Rewrite the entries starting with the line containing "When you look" and going on through the line containing "From the group", changing "sea foam streak" to "foam line" and leaving everything else unchanged.
— Start —
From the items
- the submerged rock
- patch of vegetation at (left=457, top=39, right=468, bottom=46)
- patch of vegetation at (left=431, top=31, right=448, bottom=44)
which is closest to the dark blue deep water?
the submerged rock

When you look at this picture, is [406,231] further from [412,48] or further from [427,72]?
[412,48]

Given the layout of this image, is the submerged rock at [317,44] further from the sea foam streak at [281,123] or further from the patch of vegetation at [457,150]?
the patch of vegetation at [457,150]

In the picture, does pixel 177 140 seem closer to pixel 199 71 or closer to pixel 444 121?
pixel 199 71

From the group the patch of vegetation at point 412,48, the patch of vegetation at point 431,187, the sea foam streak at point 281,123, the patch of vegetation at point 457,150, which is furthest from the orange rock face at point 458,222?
— End —
— Start —
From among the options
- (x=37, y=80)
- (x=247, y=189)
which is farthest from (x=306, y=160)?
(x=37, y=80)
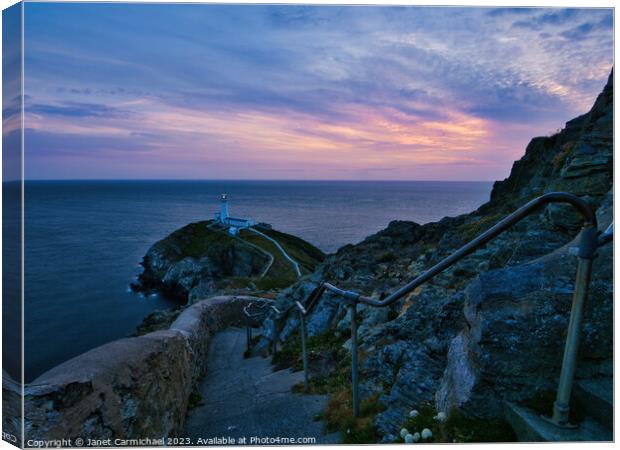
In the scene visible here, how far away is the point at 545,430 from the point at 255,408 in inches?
— End —
> **COMPLETE RESPONSE**
When you look at this picture, is [406,231] further from [412,48] or further from [427,72]?
[412,48]

Given the layout of this image, is the submerged rock at [317,44] further from the foam line at [281,123] or further from the patch of vegetation at [457,150]?
the patch of vegetation at [457,150]

In the picture, does pixel 177 140 seem closer to pixel 199 71 or closer to pixel 444 121?
pixel 199 71

From the group the patch of vegetation at point 412,48, the patch of vegetation at point 431,187, the foam line at point 281,123, the patch of vegetation at point 457,150, which is furthest from the orange rock face at point 458,222?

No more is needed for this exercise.